Desde a sua estreia, a Casa do Patrão tem apresentado uma audiência muito abaixo do previsto e recebido críticas nas redes sociais. Ela se tornou um programa que rapidamente ganhou fama de confuso e improvisado.

Na Grande São Paulo, o reality marcou média de 3,7 pontos em sua primeira semana, desempenho inferior ao de atrações como A Grande Conquista, considerada uma das apostas menos bem-sucedidas da emissora. Também ficou atrás das estreias de A Fazenda e Power Couple Brasil.

Mas o principal tropeço talvez nem esteja nos números, mas sim na sensação de que a Casa do Patrão parece um reality de outra era. A atração sofreu com mudanças de cronograma, provas interrompidas, excesso de informações e dificuldade para criar conexão com o público logo nos primeiros episódios. Em vez de viralizar pelas brigas ou pelo carisma dos participantes, o programa virou assunto pelos erros de execução.

E a ironia é justamente essa: enquanto Boninho enfrenta dificuldades para emplacar um reality tradicional na TV aberta, Davi Brito acabou encontrando um formato muito mais alinhado ao comportamento atual do público que consome realities com o Impulsiona House 2.0.

O reality digital, apresentado pelo campeão do BBB 24, reúne influenciadores confinados em uma casa com transmissão 24 horas no YouTube, provas focadas em engajamento, festas, votações e estratégias de conteúdo. O elenco ainda aposta em nomes conhecidos das redes e dos realities, como Lumena Aleluia, Arthur Urach, Yasmin Conti, Estevan Pires e WL Guimarães.

Claro que o programa de Davi está longe de ser uma superprodução televisiva. Em muitos momentos, ele parece até caótico --também não é como se ele tivesse se tornado um grande sucesso de audiência.

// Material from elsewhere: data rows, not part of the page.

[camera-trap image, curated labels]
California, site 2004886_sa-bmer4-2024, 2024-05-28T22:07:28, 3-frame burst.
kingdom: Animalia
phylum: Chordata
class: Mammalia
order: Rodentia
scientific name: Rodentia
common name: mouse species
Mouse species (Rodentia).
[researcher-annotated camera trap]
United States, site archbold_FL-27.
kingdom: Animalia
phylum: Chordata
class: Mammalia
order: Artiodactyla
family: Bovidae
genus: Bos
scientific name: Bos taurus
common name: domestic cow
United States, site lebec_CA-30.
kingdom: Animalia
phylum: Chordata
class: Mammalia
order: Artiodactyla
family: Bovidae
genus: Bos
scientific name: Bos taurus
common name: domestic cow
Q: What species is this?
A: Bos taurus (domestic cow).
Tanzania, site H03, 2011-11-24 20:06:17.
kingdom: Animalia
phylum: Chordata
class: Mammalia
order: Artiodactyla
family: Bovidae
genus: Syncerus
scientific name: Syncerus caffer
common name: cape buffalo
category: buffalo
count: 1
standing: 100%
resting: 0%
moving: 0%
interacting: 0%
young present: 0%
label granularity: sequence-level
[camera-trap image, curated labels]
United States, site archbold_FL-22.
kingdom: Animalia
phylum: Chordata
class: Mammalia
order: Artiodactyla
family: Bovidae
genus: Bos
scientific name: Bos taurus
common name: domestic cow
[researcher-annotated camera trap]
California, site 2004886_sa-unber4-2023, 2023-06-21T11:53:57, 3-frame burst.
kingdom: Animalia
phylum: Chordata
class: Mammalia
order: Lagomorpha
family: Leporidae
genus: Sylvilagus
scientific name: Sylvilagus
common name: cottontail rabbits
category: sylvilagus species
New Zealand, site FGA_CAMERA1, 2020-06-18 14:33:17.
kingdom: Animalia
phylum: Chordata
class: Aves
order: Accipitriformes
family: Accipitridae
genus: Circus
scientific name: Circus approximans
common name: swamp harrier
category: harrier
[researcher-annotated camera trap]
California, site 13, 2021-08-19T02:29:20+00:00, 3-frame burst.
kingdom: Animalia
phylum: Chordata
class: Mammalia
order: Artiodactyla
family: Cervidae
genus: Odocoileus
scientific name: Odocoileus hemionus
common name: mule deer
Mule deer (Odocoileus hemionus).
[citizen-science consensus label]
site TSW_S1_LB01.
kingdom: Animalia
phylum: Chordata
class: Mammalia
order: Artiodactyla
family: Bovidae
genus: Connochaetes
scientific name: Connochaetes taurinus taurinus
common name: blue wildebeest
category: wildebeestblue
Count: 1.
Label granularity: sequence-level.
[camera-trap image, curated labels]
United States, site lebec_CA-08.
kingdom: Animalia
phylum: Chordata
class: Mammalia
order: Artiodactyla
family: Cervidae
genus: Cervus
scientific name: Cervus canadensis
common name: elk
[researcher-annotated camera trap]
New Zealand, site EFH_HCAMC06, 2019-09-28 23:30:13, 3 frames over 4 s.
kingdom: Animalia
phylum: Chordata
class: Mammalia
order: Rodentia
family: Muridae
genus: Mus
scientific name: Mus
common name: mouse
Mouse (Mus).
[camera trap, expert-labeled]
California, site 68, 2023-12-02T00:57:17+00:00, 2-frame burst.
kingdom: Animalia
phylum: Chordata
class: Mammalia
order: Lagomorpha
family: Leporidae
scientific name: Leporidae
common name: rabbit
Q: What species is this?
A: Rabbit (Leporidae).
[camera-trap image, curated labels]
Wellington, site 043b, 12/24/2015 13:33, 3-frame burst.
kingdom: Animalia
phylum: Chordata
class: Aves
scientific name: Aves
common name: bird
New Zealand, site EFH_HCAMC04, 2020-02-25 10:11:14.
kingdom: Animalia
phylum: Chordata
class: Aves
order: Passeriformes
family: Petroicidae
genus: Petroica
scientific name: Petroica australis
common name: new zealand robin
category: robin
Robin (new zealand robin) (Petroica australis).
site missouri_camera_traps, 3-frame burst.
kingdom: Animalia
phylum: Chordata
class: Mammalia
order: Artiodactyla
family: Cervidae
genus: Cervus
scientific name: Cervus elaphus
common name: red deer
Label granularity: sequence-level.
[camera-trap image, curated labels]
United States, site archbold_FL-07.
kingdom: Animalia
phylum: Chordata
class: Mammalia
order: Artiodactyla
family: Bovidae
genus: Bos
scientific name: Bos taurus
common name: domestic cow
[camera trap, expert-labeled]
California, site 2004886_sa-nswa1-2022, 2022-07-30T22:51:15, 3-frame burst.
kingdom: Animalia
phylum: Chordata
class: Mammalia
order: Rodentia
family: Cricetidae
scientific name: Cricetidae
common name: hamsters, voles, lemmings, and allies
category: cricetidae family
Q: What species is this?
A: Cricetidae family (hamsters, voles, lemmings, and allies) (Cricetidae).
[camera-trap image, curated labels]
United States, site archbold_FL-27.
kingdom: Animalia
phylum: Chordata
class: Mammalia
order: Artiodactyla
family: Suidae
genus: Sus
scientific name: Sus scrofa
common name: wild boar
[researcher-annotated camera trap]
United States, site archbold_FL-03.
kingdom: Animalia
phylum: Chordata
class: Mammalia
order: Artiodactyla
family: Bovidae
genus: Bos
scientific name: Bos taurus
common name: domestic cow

Mas a união do formato com a visibilidade da Record poderia fazê-lo funcionar com ainda mais força diante do público atual. O reality entende que, em 2026, o entretenimento não gira mais apenas em torno da TV aberta: ele vive dos cortes rápidos, das tretas virais, das reações instantâneas e do engajamento nas redes sociais.

Enquanto a Casa do Patrão tenta convencer o espectador a migrar da Record para o Disney+ no meio de uma prova decisiva, o Impulsiona House já nasce totalmente integrado à lógica digital. É um programa feito para repercutir no feed, render memes e movimentar fandoms em tempo real.

Mas, no fim, fica uma situação quase cômica: a Record apostou no maior nome dos realities da televisão brasileira, mas o confinamento que mais conversa com o comportamento atual da internet acabou surgindo justamente nas mãos de Davi Brito, última "cria" de Boninho na Globo.